Simulation is widely used throughout healthcare education, both in the form of standardized patients (SPs) and high-fidelity patient simulator (HFPS) manikins. SPs are individuals who are recruited and trained to consistently portray the clinical presentation (signs and symptoms) of a specific illness or disease state. HFPS manikins are computer enhanced manikins that are capable of breathing, speaking, sweating, coughing, bleeding, urinating and vomiting. These manikins are also able to manifest vital signs (i.e., heart rate, breathing, blood pressure and temperature) that can be pre-programmed or manually adjusted to present the signs and symptoms of almost any disease or other medical condition. Each HFPS manikin’s verbal responses and physical functions are controlled by a faculty member in a centralized control room.
The use of SPs provides students with highly realistic learning opportunities for them to refine their patient interaction, clinical assessment, clinical decision-making, and overall patient care skills.
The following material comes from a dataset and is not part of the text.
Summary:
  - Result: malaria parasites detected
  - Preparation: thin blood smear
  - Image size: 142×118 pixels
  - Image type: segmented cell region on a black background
The HFPS manikins are especially effective in providing students with opportunities to assess and treat patients with serious or emergent medical conditions that are often associated with dangerous changes in vital signs (e.g., cardiac arrest, asthma attack, anaphylaxis, trauma). Both SP and HFSP scenarios provide students with valuable patient care experience prior to their clinical rotations in local healthcare facilities. Each SP and HFSP encounter is recorded and stored digitally on a computer server for students and faculty to access for debriefing after the event. Debriefing enables the students and faculty to review and discuss the patient encounter and to reflect on the students’ performances. Students can also review their patient encounters individually for self-reflection or with their fellow students for peer reflection and evaluation.
The ultimate goal of simulation is for the participant to take what they learned in the patient encounter and debriefing session and apply it to the “real world” during their clinical rotations. This type of learning improves the care and safety of the patients, which ultimately leads to improved patient outcomes. For this reason, the debriefing process is a vital component of the simulation experience.
... Interprofessional education is essential to the development of a 'collaborative practice-ready' health workforce, one in which staff work together to provide comprehensive services in a wide range of health-care settings. It is within these settings where the greatest strides towards strengthened health systems can be made.World Health Organization
Increased emphasis on Interprofessional Education (IPE) changes in health care policy have led to an emergence of new health care delivery models that focus on patient-centered care, improved patient outcomes, and reduced health care costs. In 2003, the Institute of Medicine (IOM) reported that patient-centered care could be delivered most effectively through interdisciplinary healthcare teams. Subsequent research has shown that health care delivery via interdisciplinary or multidisciplinary teams has produced better patient outcomes. However, in order for healthcare professionals to function effectively in collaborative, interprofessional practice (IPP), they must be trained in a culture of interprofessional education (IPE). Patient simulation through SP and HFPS scenarios can incorporate this team-based approach to patient care. These types of simulations can effectively train healthcare professionals to work together collaboratively, recognizing the role and expertise that each discipline brings to the overall management of the patient.